In Bright’s view, the holy grail in this race is lower cost of ownership. With every one-cent increase in the price of a gallon of gas, said Brylawski, a large fleet operator like the U.S. Postal Service can “feel pain” on the order of an $8 million hit to its bottom line. Bright needs to persuade fleet managers to consider not just the initial purchase price of the vehicle, but the money they spend on fuel over the vehicle’s life. Although as a plug-in hybrid the Bright IDEA inevitably will cost more up front than traditional heavy-duty vans, the company believes it can drive down fuel costs substantially.
Not the Parts, but the Whole
Waters says Bright has been able to improve fuel efficiency in part by ignoring the auto industry’s old mantra, “Lower your spec.” Instead of urging its engineers to lower the cost of particular parts, Bright looks at the vehicle as a whole, with the aim of minimizing weight and drag . Ultimately these design choices could contribute to savings of up to 18 cents per mile and 1,500 gallons of fuel per year for some fleet customers. “There’s no ‘unobtanium’ or magic materials,” just a systems approach to engineering, said Brylawski.
For example, Bright has opted for a 13-kilowatt-hour pack, smaller than the battery size most car manufacturers are eyeing for their plug-in hybrid and electric vehicles. Increasing the size to 16 kilowatt-hours could potentially qualify the IDEA for a higher federal tax credit, Brylawski said, but it “would have a cascading effect,” forcing the company to beef up the entire vehicle to handle the increased battery size and weight. The result would be a vehicle that, despite the government subsidy, would cost more to own—due to fuel costs--than the version with a smaller battery pack and more streamlined design.
Plenty of hurdles remain for Bright and its IDEA, however. Amid the current swell of entrepreneurial activity around greener vehicles, "there are going to be a lot of failures," warned Lux Research analyst Jacob Grose,.
Financing has already presented challenges for Bright, which requested $450 million from the Department of Energy in December 2008. When the economic crisis hit, Bright slowed development on the IDEA, shifting gears to selling engineering services. The company also endured a shakeup among its executives, with Munger taking the reins as CEO after Waters stepped down this spring into the role of vice chairman. Said Brylawski, “We’ve kept the lights on for a year and a half by building and developing hardware.”
Bright says it’s now getting back on track to where it left off in 2008, and has scaled back its DOE request to a lower sum it declined to disclose. If approved, the funds would help Bright complete a few more iterations of the IDEA design, launch a pilot program and set up manufacturing. According to Brylawski, Bright needs at least three years to bring the IDEA to market after the project is fully funded. “The loan doesn’t necessarily make or break Bright Automotive,” he explained, “but it’s a key ingredient for the IDEA.”

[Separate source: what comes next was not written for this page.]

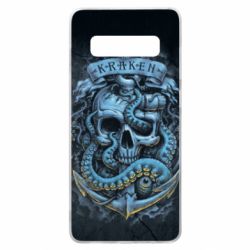 Чохол для Samsung S10+ Kraken - PrintSalon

At the end of the day, Grose argued, Bright will need to win over a large fleet operator who’s looking to make a splash with green marketing claims, or who’s willing to seed plug-in hybrid technology on the bet that it will lead to cost savings down the road.
To Waters, Bright’s IDEA is a matter of “dollars and sense,” and an opportunity to make an impact nationally through small changes for even one customer, if the fleet’s large enough. But for Bright, said Grose, “even if they have the best technology around, it’s a long road ahead.”